„Wie durch einen unsichtbaren Tunnel”

Dirk Eidemüller

Grafik: Blaue Kugeln bewegen sich auf einen Tunnel zu und müssen davor ein rotes Feld passieren; nach dem Feld ändern einige von ihnen die Richtung

Uni Innsbruck/Harald Ritsch

Vor rund hundert Jahren entdeckten Physikerinnen und Physiker erstmals, dass die kleinsten Teilchen wie etwa Atome ein ganz anderes Verhalten zeigen, als wir es aus unserer Alltagswelt kennen. Der Tunneleffekt, der es Teilchen ermöglicht, durch eigentlich unüberwindbare Barrieren zu „tunneln“, ist eines dieser fundamentalen quantenmechanischen Phänomene. Einem Forschungsteam ist es nun gelungen, den Einfluss des Tunneleffekt auf eine bestimmte chemische Reaktion experimentell zu untersuchen. Im Interview mit Welt der Physik erzählt Roland Wester von der Universität Innsbruck über die 15-jährige Entwicklung dieses Experiments.

Welt der Physik: Was passiert beim Tunneleffekt?

Porträt des Wissenschaftlers Roland Wester

Roland Wester

Roland Wester: Etwas vereinfachend gesagt führt der Tunneleffekt dazu, dass ein Quantenteilchen dort auftaucht, wo es nach den Gesetzen der klassischen Physik eigentlich gar nicht sein dürfte. Wenn man etwa beim Minigolf den Ball über einen kleinen Hügel spielen möchte, braucht der Ball eigentlich eine gewisse Geschwindigkeit, sonst rollt er an der Hügelflanke wieder zurück. Gemäß der Quantenmechanik wäre es aber dennoch möglich, dass auch ein langsamer Ball plötzlich auf der anderen Seite auftaucht – so als wäre der Ball durch einen unsichtbaren Tunnel auf die hintere Seite gelangt. Für die Alltagswelt spielt der Tunneleffekt aber keine Rolle: Ein Tennisball wird niemals einfach so durch das Netz „hindurchtunneln“. Aber im Rahmen der Quantenphysik tritt dieser Effekt auf mikroskopischer Ebene auf und man kann ihn auch mathematisch berechnen.

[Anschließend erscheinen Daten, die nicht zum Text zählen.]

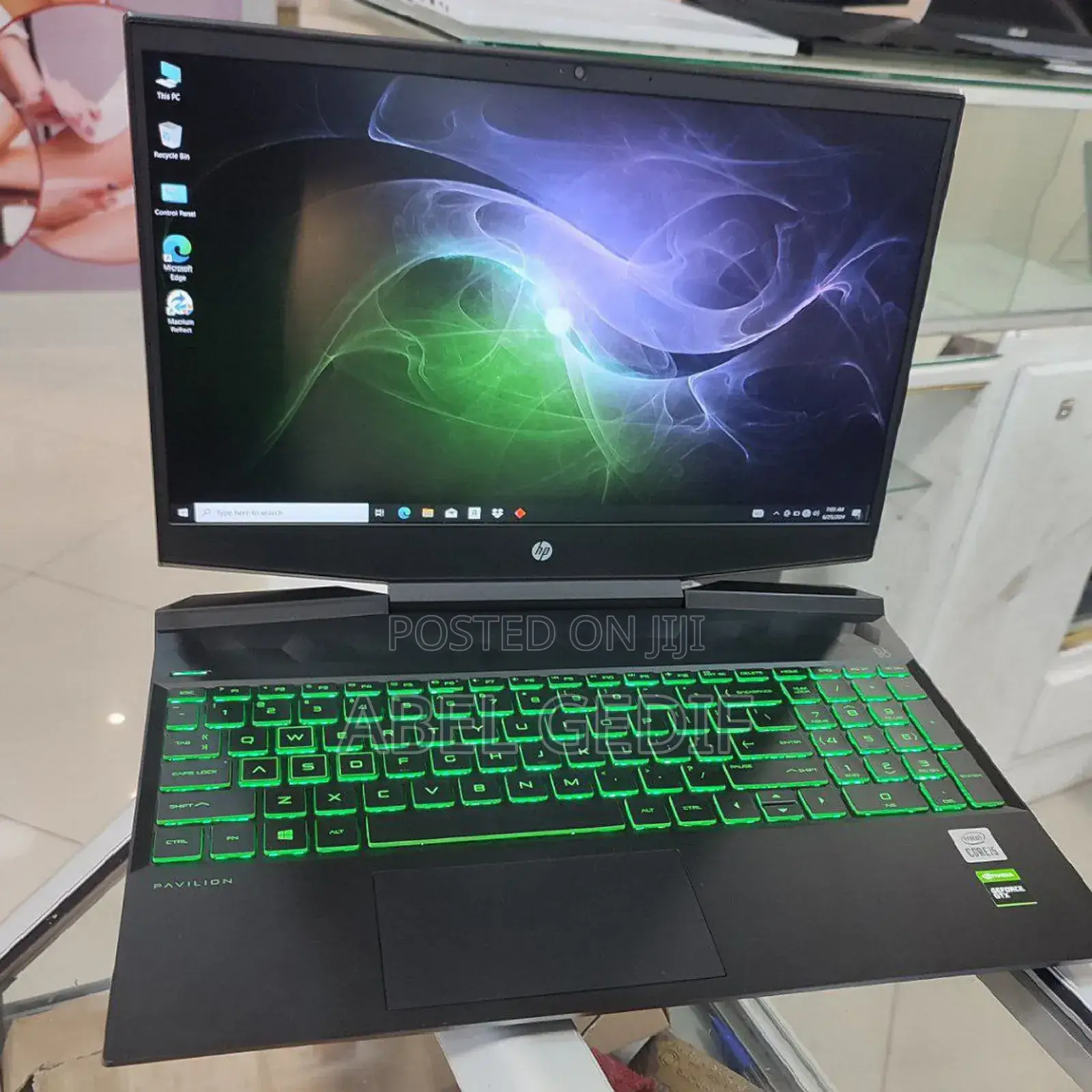 New Laptop HP Pavilion Power 15 8GB Intel Core I5 SSD 512GB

Für welche Teilchen lässt sich denn der Tunneleffekt beobachten?

Der Tunneleffekt kann in sehr unterschiedlichen Systemen auftreten. Man nutzt ihn in der Forschung zum Beispiel bei Rastertunnelmikroskopen. Da Elektronen zwischen der Oberfläche und der Spitze des Mikrokops „tunneln“ können, lassen sich Oberflächen mit solchen Mikroskopen kontaktfrei abtasten. In unserem Experiment haben wir eine besonders einfache chemische Reaktion untersucht: den Übergang eines Wasserstoffatoms aus einem H2-Wasserstoffmolekül zu einem negativ geladenen Deuteriumion. Deuterium ist ein Wasserstoffisotop. Allerdings hat sein Atomkern nicht nur ein Proton – wie gewöhnlicher Wasserstoff – sondern besitzt zusätzlich ein Neutron. Deshalb bezeichnet man Deuterium auch als „schweren Wasserstoff”.

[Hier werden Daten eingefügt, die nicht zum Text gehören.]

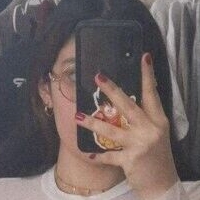 Neyhr Nude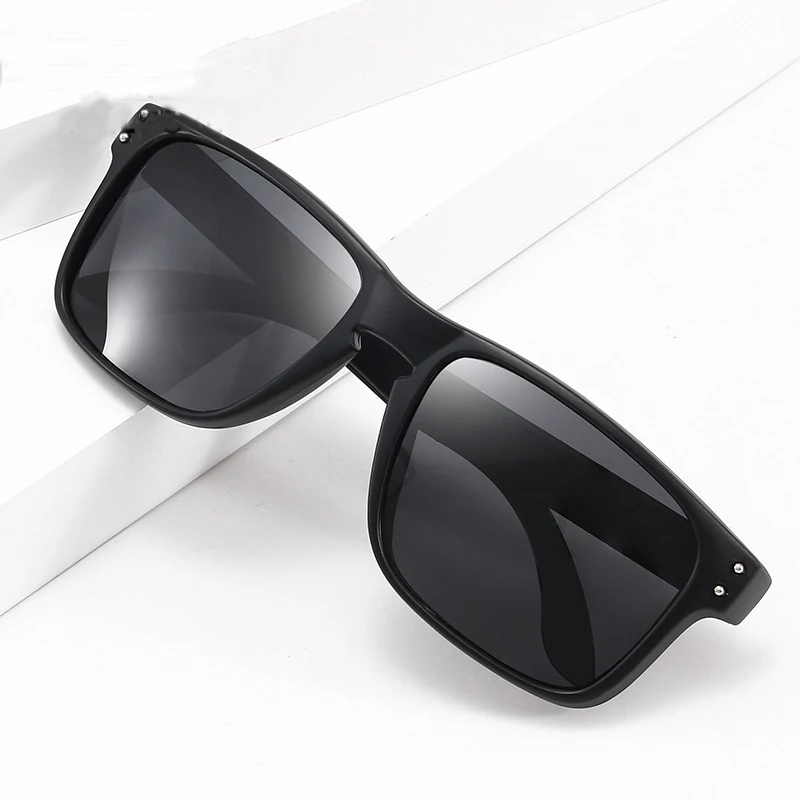 Ultralight Polarized Sunglasses Fashion Anti Glare Outdoor Sport Fishing Sun Glasses Retro Men Women UV400 Night Vision Glasses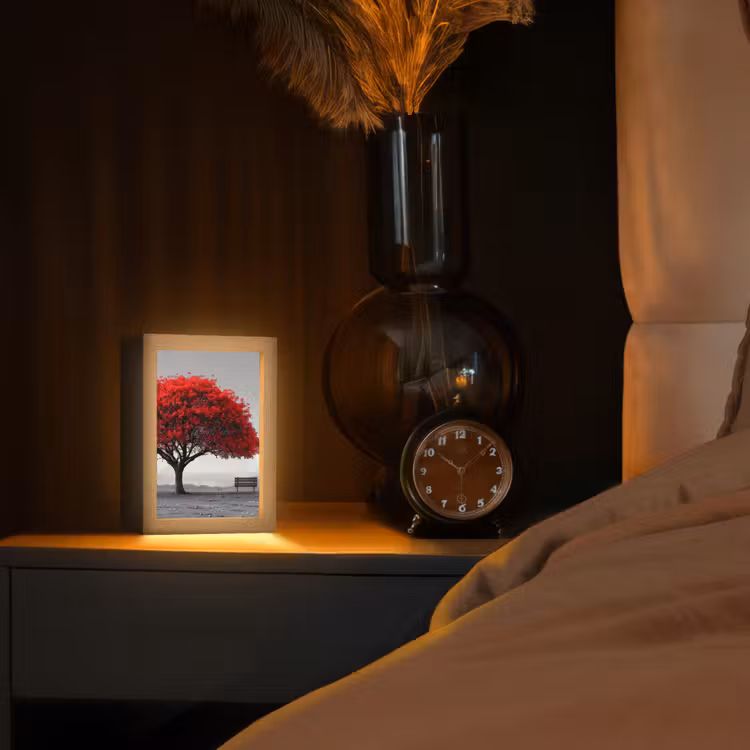 Boom - Rood - Natuur - Zwart wit Light Box met kabel (Tafellamp) klein -sfeer1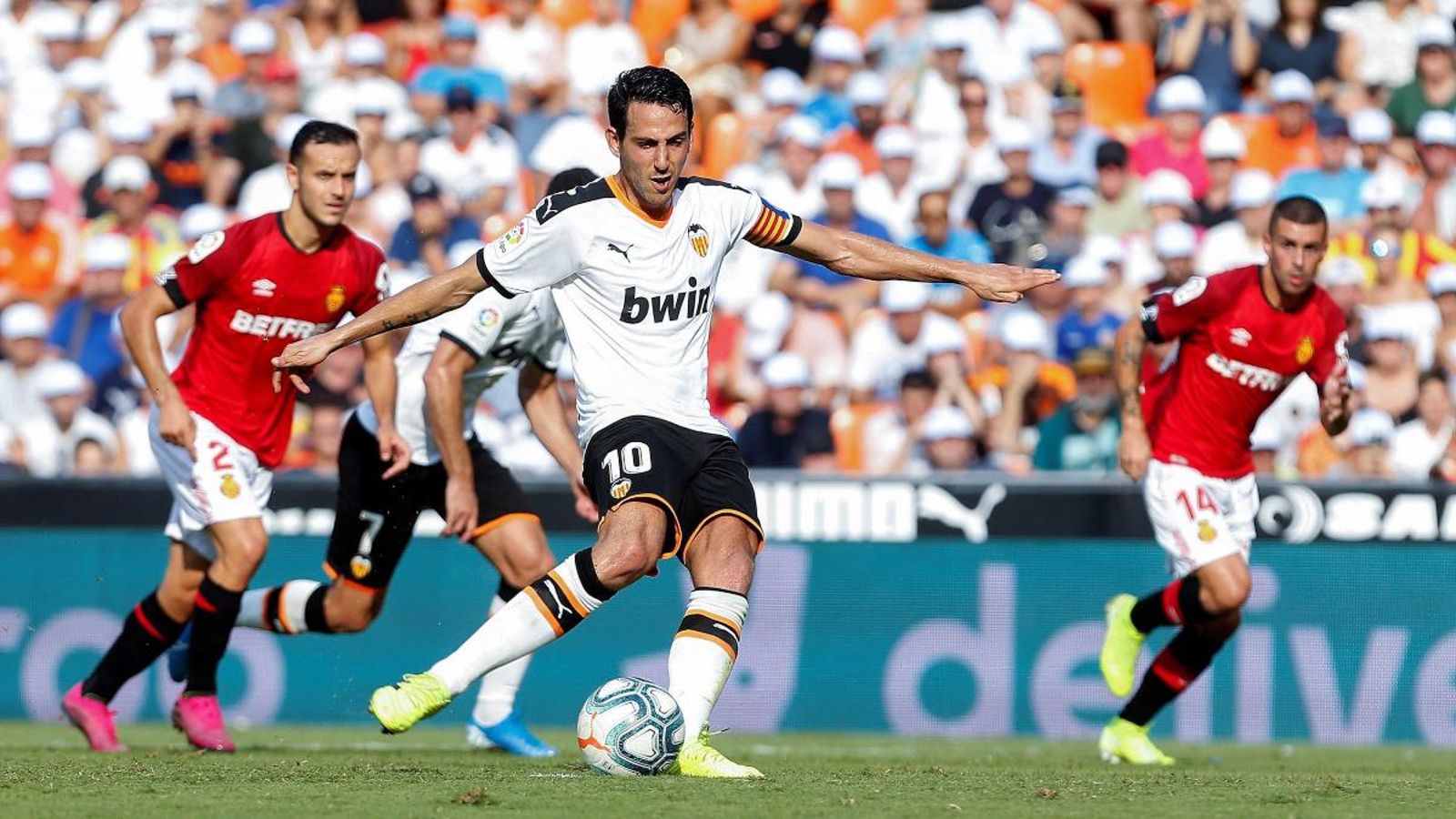 Primera victòria del València a Mestalla, contra el Mallorca (2-0)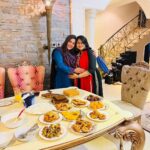 Shamna Kasim Instagram - We both are waiting for our cute ones 😍❤️🧿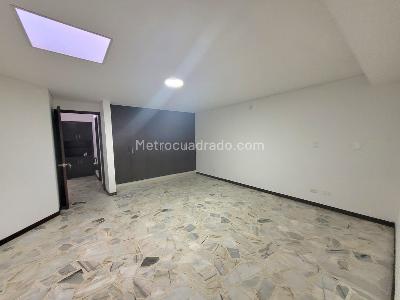 Casa de 5 alcobas en venta en El Ingenio I, Cali, 223 m² · foto 16 de 18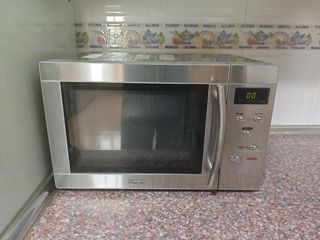 Horno Microondas Rommer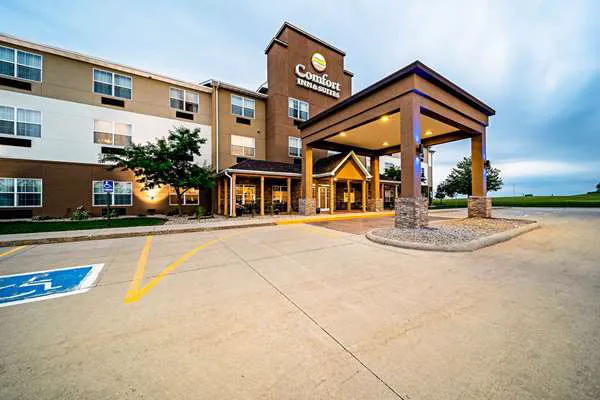 Comfort Inn & Suites Independence 4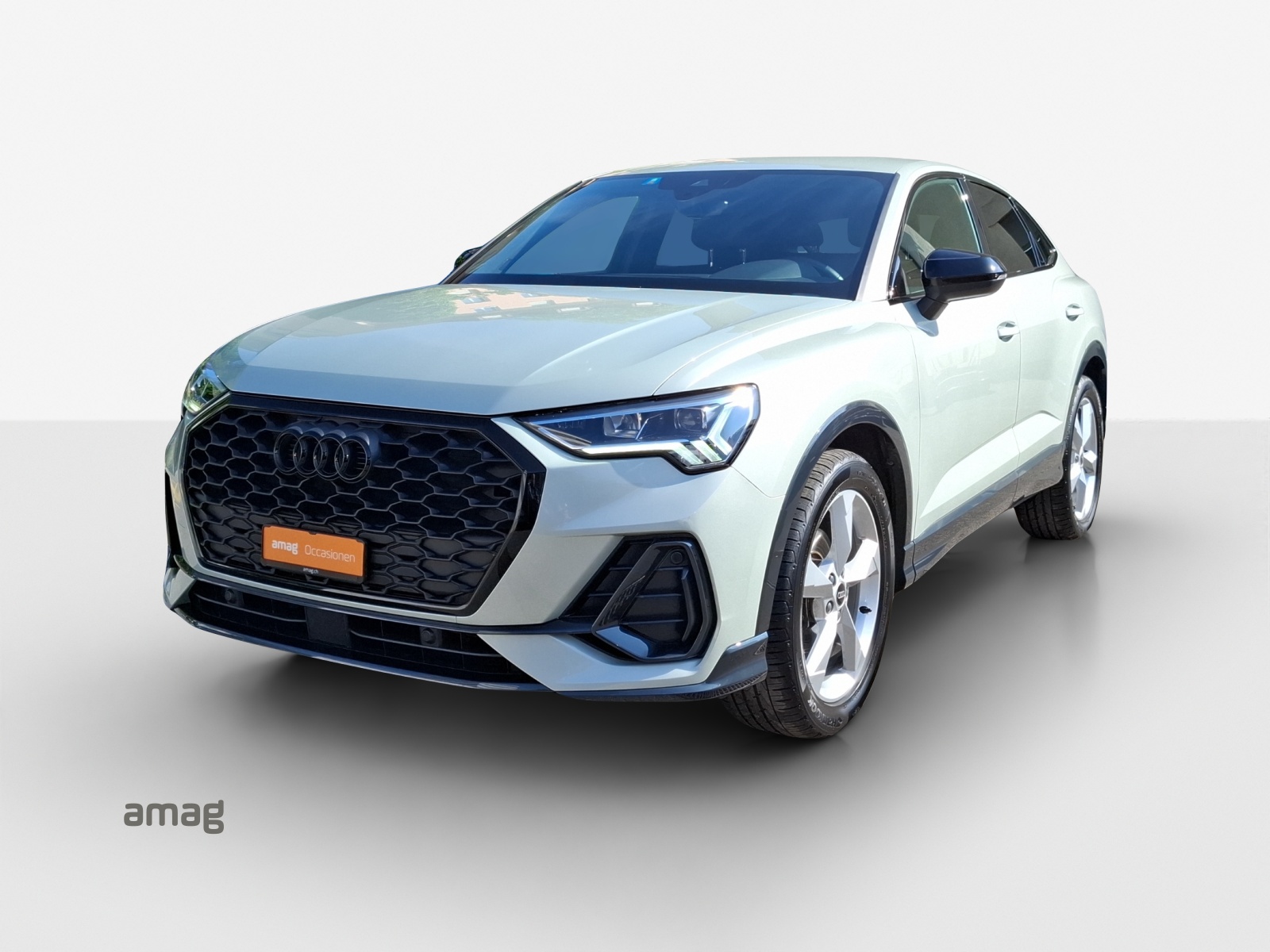 AUDI Q3 Sportback 35 TFSI Attraction S-tronic-image-0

Wie läuft diese Reaktion ab?

Zu Beginn liegen die Wasserstoffatome in gebundener Form, also als H2-Moleküle, sowie Deuteriumionen vor. Nach der Reaktion liegen ein negativ geladenes Wasserstoffatom sowie ein Molekül aus Deuterium und Wasserstoff vor. Die Energie der Reaktionspartner ist in unserem Experiment allerdings zu gering, um eine normale chemische Reaktion zu ermöglichen – die sogenannte energetische Barriere ist zu hoch. Deswegen kommt es nur in seltenen Fällen zu einer Reaktion und zwar nur, wenn das Wasserstoffatom bei einem Stoß zum Deuteriumion „tunnelt”. Wie häufig die Reaktion stattfindet, haben wir nun in unserem Experiment untersucht.

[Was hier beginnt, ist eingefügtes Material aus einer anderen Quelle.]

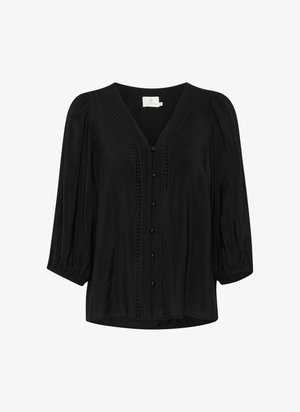Sort bluse med V-hals, trekvartærmer og en række knapper. Har struktureret kant langs halsudskæringen og knapstolpen.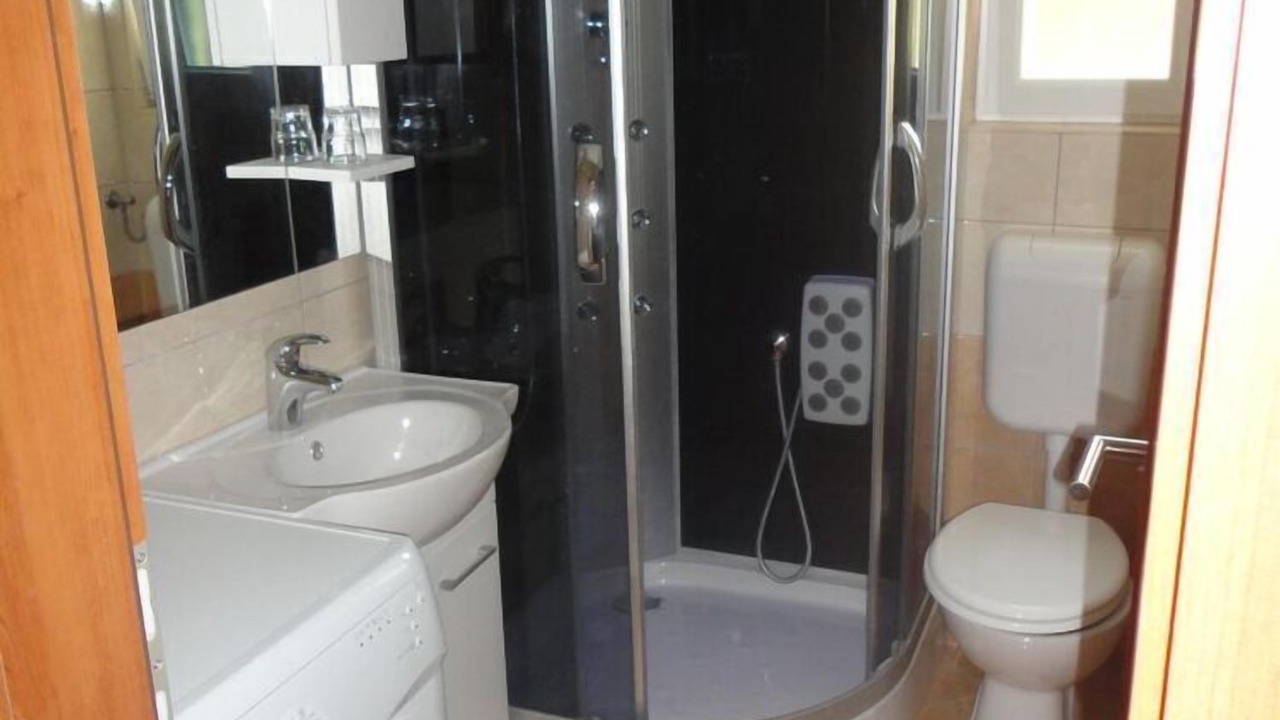 Photo of Bathroom in Slano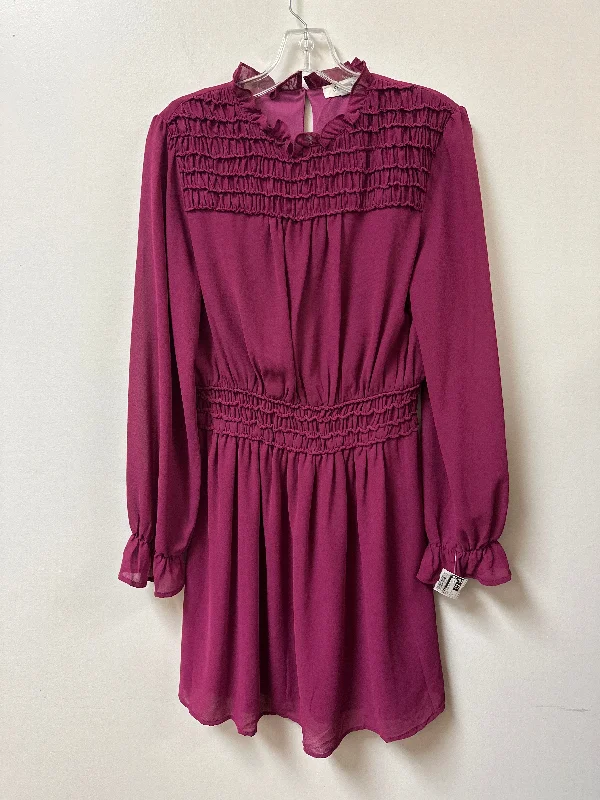 chic dressDress Casual Short By She + Sky In Purple, Size: L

Die Grafik zeigt den Aufbau der drei Wasserstoffisotope Protium, Deuterium und Tritium. Sie bestehen alle aus einem Elektron in der Hülle sowie einem Proton im Atomkern, unterscheiden sich allerdings in der Anzahl der Neutronen.

Isotope von Wasserstoff

Wie war Ihr Experiment dafür aufgebaut?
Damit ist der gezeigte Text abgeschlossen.